Inside Lin Bao’s stateroom, the two sat at a small banquette scattered with nautical charts. A holographic map of Taiwan was projected over the table, rotating on its axis. An orderly poured them cups of tea and then stood at attention with his back to the bulkhead, his chest arching upward. Minister Chiang gave the orderly a long, interrogatory look. Lin Bao dismissed him with a slight backhanded wave.
Now it was only the two of them.
Minister Chiang slouched a bit deeper into his seat. “We find ourselves at an impasse with our adversaries…” he began.
Lin Bao nodded.
“I had hoped the Legislative Yuan would vote to dissolve, so we might avoid an opposed invasion. That seems increasingly unlikely.” Minister Chiang took a sip from his tea, and then asked, “Why do you think the Americans threatened us with a nuclear strike?”
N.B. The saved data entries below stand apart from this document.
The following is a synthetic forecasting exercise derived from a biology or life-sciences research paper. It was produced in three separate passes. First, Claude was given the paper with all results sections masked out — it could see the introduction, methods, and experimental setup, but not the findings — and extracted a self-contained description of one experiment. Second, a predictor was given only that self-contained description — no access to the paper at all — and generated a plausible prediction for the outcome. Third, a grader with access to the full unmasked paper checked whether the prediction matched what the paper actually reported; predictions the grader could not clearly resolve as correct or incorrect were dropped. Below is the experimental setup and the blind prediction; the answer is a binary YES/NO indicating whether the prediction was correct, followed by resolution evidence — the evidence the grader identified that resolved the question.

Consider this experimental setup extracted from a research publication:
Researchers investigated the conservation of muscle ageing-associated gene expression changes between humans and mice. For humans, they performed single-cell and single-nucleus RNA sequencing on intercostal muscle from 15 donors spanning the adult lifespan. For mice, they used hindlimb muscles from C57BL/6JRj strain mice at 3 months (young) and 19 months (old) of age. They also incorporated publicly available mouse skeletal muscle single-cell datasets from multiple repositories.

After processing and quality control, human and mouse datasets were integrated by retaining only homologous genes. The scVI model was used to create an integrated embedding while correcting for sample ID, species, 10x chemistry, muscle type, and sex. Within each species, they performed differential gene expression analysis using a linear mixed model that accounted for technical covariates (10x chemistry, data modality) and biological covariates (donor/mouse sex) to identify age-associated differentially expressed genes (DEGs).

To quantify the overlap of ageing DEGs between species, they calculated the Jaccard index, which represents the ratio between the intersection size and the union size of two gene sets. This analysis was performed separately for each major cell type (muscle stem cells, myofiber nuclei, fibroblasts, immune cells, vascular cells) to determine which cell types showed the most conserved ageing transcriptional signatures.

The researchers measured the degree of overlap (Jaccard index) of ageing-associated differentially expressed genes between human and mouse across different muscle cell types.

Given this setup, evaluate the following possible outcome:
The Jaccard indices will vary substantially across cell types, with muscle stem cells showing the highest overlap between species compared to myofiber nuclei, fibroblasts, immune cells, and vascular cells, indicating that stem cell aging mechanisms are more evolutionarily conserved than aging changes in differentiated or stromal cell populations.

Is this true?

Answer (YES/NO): NO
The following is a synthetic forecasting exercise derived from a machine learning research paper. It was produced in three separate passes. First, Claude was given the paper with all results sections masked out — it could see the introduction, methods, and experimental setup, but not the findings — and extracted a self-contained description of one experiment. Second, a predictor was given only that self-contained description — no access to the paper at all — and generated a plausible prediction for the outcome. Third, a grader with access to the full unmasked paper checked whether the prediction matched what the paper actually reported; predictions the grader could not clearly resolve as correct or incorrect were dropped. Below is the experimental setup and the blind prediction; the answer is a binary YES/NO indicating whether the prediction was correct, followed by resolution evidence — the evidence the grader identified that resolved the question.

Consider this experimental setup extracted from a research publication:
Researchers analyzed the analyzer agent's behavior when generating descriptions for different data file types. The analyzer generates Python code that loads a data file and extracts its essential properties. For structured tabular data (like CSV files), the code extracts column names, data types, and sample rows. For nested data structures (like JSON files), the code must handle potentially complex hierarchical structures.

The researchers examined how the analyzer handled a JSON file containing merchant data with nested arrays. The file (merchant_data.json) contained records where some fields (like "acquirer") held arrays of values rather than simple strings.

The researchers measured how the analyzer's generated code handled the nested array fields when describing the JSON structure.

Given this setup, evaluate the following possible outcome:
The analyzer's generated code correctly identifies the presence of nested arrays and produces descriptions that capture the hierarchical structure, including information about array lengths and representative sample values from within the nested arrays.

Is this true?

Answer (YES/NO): NO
Lin Bao didn’t quite understand the question; its answer seemed too obvious. “To intimidate us, Comrade Minister.”
“Hmm,” said Minister Chiang. “Tell me, does it intimidate you?”
Lin Bao didn’t answer, which seemed to disappoint Minister Chiang.
“Well, it shouldn’t,” he told his subordinate. According to the minister, the American threat of a nuclear strike didn’t show their strength. Quite the opposite. It revealed how vulnerable they were. If the Americans had really wanted to threaten the Chinese, they would’ve launched a massive cyberattack. The only problem was they couldn’t—they lacked the capability to hack into China’s online infrastructure. The deregulation that had resulted in so much American innovation and economic strength was now an American weakness. Its disaggregated online infrastructure was vulnerable in a way that the Chinese infrastructure was not. “The Americans have proven incapable of organizing a centralized cyber defense,” said Minister Chiang. “Whereas we can shut down much of their country’s electric grid with a single keystroke. Their threat of nuclear retaliation is outdated and absurd, like slapping someone across the face with your glove before challenging them to a duel. It’s time we show them what we think of their threat.”